Tatsächlich kommen Christine Korsgaards Katzen, im Gespräch wie im Text, immer wieder um die argumentative Ecke geschlichen; das Buch ist ihnen sogar in Dankbarkeit gewidmet. Die Tiere, erzählt die Professorin nicht ohne Selbstironie, hätten ihr in den vergangenen 35 Jahren nicht nur enorme Freude bereitet, sondern sie auch zu einer besseren Philosophin gemacht:
"Die Philosophie beschäftigt sich damit, was es bedeutet, ein Mensch zu sein. Eine Frage, die sich fast von selbst daraus ergibt, lautet: verglichen womit? Tiere sind uns ähnlich, unterscheiden sich von uns aber auch auf interessante Weise. Das lässt unser Menschsein klarer hervortreten. Hinzu kommt: Es ist Aufgabe der Moralphilosophie, über das Wesen von Handlungen nachzudenken, denn Handlungen sind entweder richtig oder falsch. Wenn aber nur menschliche Handlungen richtig oder falsch sind, müssen sie sich irgendwie von den Handlungen anderer Tiere unterscheiden. Kurz gesagt: Tiere ermöglichen uns auf unterschiedlichste Weise, unser Dasein mit ihrem zu vergleichen – und so kommt man gedanklich voran."

Dürfen Katzen Fleisch essen?

Dass sie auf mehr als 300 Seiten darlegt, warum Fleischverzehr ethisch falsch ist, und dann ein Loblied auf ihre karnivoren Begleiter singt, ist ein Widerspruch, dessen sich die Autorin bewusst ist.

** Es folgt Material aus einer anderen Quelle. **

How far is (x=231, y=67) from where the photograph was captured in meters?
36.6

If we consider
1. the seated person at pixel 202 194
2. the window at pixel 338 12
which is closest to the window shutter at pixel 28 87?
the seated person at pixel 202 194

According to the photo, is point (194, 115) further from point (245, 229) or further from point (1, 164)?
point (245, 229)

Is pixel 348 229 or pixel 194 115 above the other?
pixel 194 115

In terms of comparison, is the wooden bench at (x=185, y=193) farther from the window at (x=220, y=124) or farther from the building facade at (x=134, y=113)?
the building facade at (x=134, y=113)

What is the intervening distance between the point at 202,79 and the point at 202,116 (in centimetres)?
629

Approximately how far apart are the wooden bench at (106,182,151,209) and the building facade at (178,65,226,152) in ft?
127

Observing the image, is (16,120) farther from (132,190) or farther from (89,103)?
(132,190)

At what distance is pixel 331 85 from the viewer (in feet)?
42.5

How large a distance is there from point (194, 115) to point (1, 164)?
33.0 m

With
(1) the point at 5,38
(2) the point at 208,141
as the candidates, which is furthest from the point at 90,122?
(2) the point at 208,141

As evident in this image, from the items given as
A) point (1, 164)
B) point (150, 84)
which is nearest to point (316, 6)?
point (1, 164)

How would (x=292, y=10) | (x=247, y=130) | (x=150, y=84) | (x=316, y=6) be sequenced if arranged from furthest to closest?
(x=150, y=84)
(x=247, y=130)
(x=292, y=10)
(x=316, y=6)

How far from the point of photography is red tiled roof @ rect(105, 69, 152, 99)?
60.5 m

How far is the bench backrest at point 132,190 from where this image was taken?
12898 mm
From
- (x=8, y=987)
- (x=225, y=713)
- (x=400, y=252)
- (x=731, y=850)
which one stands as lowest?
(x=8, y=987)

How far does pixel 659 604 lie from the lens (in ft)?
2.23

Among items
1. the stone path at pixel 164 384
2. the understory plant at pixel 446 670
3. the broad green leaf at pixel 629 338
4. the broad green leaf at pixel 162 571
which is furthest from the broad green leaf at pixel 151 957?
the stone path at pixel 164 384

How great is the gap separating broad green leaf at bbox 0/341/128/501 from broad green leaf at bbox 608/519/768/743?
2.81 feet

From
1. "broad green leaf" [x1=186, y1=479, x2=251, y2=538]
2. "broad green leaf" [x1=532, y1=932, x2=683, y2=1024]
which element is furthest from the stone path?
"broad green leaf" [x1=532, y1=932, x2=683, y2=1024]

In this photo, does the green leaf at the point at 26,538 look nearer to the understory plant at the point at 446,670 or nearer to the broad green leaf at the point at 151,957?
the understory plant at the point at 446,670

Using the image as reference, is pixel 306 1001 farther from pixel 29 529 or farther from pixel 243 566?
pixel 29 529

Sie habe mit ihren Tieren "ein moralisch anrüchiges Leben geführt", gesteht Korsgaard zerknirscht ein, und hofft auf die baldige Marktreife von synthetischem Fleisch. Dennoch mag sie von ihren Katzen nicht lassen: Die emotionale Anziehungskraft solcher "companion animals" bestehe nicht zuletzt darin, dass sie in keinem wertenden Verhältnis zu ihren Mitgeschöpfen stehen. Man könnte auch sagen: Dass sie keine Tiere sind wie wir.
"Wenn Menschen erklären wollen, warum sie ihre Haustiere so lieben, sagen sie oft, weil sie dich nicht beurteilen", so Koorsgard. "Dein Tier liebt dich nicht, weil du attraktiv bist oder intelligent oder 'gut' oder was auch immer, es liebt dich einfach nur, weil du da bist. Hinzu kommt, dass Hunde und Katzen auf schamlose Weise anhänglich sind. Sie können sich über die kleinsten Sachen unglaublich freuen. Ich glaube, sie erinnern uns daran, dass wir das Leben einfach genießen sollten."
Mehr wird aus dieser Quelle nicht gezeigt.